> [DIRECTION 1]
Can you copy the section of the passage on mixed-frequency models that begins with the words containing "Mixed-frequency models have initially" and ends with "endogenous variables [19]."?
-*-*-
Mixed-frequency models have initially been applied to the field of meteorology, and the basic principle is to explore the information contained in the high-frequency data and predict the future before the official release of relevant statistical data. The MIDAS model is a widely used mixed-frequency model, proposed by Ghysels et al. (2004) [16]. Subsequently, many scholars have proposed extended forms of the MIDAS model, such as the MS-MIDAS model [17] and the co-integration MIDAS model [18]. More recently, the MF-VAR model has been applied to estimating the combined endogenous variables [19].

Due to the demand for in-time forecasting in many industries, mixed-frequency models have been applied to wind power forecasting, rail transit passenger flow forecasting, macroeconomic forecasting, financial market forecasting and many other fields. For example, some scholars applied multi-task learning and ensemble decomposition methods to forecast wind power [2022]. The in-time forecasting of traffic ridership by Yao Enjian et al. (2018) and Bao Lei (2017) have greatly improved the emergency response ability of the traffic system in emergencies [23, 24]. Currently, mixed-frequency models are also widely used in macroeconomic and financial markets [2527]. For example, Zhang Wei et al. (2020) [28] and Ghysel and Sinko (2011) [29] respectively forecast Gross Domestic Product (GDP) and financial market volatility.

In summary, the existing literature applies various intelligent algorithms and forecasts electricity data using historical datasets. Many studies have applied meteorological big data or remote sensing big data and other natural environment data. Most of the existing models use temperature data in specific months to forecast local sample intervals but have not considered the multi-source high-frequency big data and other predictive information, therefore the forecasting accuracy is expected to be further improved.
-*-*-
> [DIRECTION 2]
Could you arrange the records from their first line through the line containing "<instances>" as a numbered list, leaving out any blank lines?

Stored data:
-*-*-
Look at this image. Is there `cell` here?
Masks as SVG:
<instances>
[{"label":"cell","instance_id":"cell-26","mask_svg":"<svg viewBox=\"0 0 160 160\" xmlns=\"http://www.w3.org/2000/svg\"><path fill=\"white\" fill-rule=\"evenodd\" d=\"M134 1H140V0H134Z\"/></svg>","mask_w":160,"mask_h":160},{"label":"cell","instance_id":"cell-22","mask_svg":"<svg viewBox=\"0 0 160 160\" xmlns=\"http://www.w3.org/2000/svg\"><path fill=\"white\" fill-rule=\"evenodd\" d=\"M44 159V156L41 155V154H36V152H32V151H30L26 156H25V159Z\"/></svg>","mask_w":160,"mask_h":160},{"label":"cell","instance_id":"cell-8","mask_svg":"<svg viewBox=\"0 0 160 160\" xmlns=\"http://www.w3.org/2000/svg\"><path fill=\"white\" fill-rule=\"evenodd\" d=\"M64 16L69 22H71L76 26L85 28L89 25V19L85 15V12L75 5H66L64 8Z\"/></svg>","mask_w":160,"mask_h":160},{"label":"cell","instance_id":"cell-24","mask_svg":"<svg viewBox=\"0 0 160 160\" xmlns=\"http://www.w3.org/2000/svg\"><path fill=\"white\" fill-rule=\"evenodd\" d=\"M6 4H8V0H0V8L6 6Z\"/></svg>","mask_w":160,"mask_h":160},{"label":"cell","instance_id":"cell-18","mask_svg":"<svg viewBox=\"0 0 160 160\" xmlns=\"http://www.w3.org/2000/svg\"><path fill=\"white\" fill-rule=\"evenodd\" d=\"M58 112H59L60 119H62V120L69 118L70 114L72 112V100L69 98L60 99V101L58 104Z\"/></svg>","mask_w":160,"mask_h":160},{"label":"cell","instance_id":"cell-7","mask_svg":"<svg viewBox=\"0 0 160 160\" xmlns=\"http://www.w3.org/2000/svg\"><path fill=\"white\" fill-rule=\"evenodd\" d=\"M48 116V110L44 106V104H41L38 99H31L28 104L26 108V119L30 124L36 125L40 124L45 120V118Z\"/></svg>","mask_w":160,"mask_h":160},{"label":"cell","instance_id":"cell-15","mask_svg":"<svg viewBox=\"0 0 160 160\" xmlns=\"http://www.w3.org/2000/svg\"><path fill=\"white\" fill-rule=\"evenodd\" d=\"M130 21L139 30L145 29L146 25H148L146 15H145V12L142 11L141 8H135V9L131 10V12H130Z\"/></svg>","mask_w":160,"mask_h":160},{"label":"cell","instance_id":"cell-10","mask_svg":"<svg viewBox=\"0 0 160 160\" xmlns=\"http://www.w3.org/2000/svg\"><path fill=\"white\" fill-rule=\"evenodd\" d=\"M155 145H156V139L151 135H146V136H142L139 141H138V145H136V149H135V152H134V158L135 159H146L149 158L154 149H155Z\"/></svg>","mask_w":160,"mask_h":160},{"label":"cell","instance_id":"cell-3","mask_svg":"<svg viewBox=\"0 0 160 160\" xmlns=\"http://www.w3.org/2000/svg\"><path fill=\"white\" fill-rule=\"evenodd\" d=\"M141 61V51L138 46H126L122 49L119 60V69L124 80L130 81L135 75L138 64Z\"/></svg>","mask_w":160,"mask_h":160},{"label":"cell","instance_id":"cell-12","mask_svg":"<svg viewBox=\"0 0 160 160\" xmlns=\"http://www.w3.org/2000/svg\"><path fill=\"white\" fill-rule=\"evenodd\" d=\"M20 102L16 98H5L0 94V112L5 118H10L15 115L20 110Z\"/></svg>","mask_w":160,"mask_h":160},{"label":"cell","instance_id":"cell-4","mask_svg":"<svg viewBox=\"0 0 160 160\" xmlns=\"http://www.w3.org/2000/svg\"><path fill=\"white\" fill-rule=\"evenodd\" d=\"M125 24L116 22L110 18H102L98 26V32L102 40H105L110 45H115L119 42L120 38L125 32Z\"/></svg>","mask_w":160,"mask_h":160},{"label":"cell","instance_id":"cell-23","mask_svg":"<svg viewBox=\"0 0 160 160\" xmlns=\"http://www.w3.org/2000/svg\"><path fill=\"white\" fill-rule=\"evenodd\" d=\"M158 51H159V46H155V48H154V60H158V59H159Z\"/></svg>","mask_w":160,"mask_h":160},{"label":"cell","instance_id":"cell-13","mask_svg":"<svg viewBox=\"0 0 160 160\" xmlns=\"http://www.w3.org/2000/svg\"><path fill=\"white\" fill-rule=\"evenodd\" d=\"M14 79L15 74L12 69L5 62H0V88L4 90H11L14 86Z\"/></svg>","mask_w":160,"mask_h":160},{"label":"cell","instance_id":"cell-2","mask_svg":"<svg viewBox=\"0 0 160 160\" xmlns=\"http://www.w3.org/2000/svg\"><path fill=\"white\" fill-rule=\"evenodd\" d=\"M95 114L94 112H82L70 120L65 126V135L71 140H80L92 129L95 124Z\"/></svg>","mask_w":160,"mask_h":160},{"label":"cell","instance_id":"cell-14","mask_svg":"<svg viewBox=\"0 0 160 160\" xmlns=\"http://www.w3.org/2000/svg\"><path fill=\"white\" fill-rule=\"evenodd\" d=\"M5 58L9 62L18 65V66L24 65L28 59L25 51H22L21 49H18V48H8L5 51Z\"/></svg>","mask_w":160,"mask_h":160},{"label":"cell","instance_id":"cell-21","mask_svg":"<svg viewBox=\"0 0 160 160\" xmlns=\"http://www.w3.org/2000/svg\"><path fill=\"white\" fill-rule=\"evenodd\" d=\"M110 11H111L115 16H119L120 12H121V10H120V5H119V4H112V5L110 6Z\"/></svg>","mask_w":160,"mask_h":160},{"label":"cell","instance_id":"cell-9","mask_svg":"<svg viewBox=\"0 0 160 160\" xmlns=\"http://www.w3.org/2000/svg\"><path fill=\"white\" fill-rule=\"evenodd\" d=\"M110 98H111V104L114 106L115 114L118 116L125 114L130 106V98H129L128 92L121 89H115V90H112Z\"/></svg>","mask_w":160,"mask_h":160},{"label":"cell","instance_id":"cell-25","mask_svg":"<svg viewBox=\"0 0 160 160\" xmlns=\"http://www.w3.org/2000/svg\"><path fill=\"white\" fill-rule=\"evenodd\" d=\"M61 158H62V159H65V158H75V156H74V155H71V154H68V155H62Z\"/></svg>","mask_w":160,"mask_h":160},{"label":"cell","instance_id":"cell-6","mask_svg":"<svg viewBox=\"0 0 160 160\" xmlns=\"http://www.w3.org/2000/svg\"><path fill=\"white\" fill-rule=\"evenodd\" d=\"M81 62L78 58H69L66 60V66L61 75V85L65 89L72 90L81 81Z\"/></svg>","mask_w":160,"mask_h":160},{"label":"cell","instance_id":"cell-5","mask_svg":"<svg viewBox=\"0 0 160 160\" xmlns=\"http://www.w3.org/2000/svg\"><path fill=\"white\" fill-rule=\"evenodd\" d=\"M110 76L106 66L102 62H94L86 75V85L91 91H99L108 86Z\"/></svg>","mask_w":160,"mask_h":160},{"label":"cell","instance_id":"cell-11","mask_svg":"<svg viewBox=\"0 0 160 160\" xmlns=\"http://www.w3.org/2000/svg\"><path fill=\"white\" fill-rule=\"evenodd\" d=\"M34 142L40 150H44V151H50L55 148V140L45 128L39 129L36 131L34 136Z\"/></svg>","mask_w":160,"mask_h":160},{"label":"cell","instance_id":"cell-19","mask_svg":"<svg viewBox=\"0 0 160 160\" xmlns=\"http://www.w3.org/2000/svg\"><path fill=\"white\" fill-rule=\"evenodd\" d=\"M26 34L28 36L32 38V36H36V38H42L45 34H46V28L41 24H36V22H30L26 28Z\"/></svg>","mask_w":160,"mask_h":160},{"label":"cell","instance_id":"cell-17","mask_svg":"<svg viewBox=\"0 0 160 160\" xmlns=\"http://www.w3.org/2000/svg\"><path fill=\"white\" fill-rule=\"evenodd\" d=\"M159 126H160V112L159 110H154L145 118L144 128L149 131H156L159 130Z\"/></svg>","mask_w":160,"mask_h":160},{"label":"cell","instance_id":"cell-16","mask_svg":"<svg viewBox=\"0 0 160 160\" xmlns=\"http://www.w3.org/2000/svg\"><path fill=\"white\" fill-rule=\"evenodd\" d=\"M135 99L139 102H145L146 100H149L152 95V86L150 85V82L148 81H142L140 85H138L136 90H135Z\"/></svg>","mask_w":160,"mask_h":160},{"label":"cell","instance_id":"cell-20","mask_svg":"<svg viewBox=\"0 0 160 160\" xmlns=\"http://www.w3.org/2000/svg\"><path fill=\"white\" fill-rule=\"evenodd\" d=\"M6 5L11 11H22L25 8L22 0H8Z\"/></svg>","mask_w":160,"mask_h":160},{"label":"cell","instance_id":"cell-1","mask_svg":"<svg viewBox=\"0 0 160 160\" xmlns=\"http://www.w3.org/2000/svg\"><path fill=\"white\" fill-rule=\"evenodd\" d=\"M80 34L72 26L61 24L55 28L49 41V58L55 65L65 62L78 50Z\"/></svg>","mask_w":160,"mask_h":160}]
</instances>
-*-*-
> [RESULT 1]
Mixed-frequency models have initially been applied to the field of meteorology, and the basic principle is to explore the information contained in the high-frequency data and predict the future before the official release of relevant statistical data. The MIDAS model is a widely used mixed-frequency model, proposed by Ghysels et al. (2004) [16]. Subsequently, many scholars have proposed extended forms of the MIDAS model, such as the MS-MIDAS model [17] and the co-integration MIDAS model [18]. More recently, the MF-VAR model has been applied to estimating the combined endogenous variables [19].

> [RESULT 2]
1. Look at this image. Is there `cell` here?
2. Masks as SVG:
3. <instances>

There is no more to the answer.